• Given passage:
* * *
I’ve run into this attitude before, where publishers think they are teachers and the publishing house some kind of podium from which they should teach their “truths” to the public.  I don’t know if this is the result of very limited life experience, in which they were taught only people who attend the best colleges know anything, or if they are simply virtue signaling to the rest of their smaller, insular field with what “good people” they are.

Heck, it could even be that literature, having cast off the idea of judging quality by references to classical literature and history, started judging by how well it represented “the underdog” or rather “the underclass” and the class struggle and the oppression of capitalism, and all the Marxist rot they now teach in school instead of classical mythology (one mythology for another.  I liked Jove better.)

And you know, you always have to go a step further to be considered cutting edge, edgy, daring, or award worthy.  And awards I guess do matter for publishers, because with falling printruns and all the funny accounting it’s the only thing they can point to to say they’re doing a great job. Maybe.  Well, at least both editor and author can get jobs teaching college on the strength of that.

So they’ve forgotten they sell books to people.  Instead they think people will, of necessity, buy books.  They’re not wrong, at that.  You know how I said some people read compulsively?  It turns out we make most of the money for publishers.

The people who read one or two books a year?  Yeah, that’s fine and there’s a lot of them, but my people?  We read a minimum of two books a week  (If I’m on vacation I read that a year.)  Sure we re-read but we still need new fodder.  And we’ll read like crazy.  Except we don’t read anything and everything.
* * *
From the passage about publishers, extract everything from "Heck, it could" down to "liked Jove better.)", word for word.

• The data:
* * *
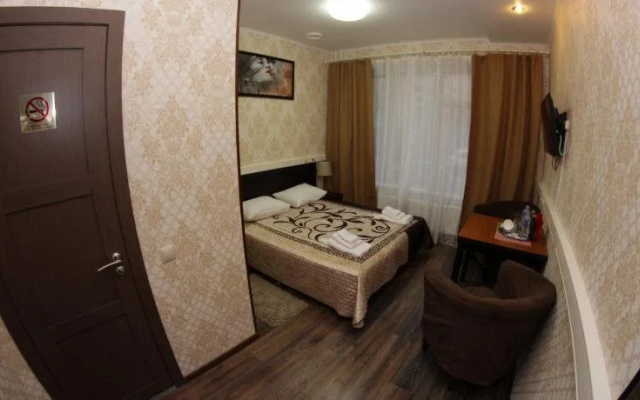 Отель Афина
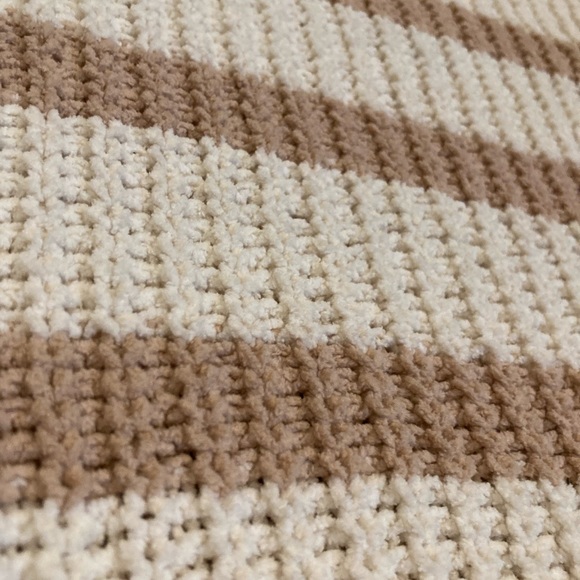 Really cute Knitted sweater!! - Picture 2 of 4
* * *
• Output of the exercise:
Heck, it could even be that literature, having cast off the idea of judging quality by references to classical literature and history, started judging by how well it represented “the underdog” or rather “the underclass” and the class struggle and the oppression of capitalism, and all the Marxist rot they now teach in school instead of classical mythology (one mythology for another.  I liked Jove better.)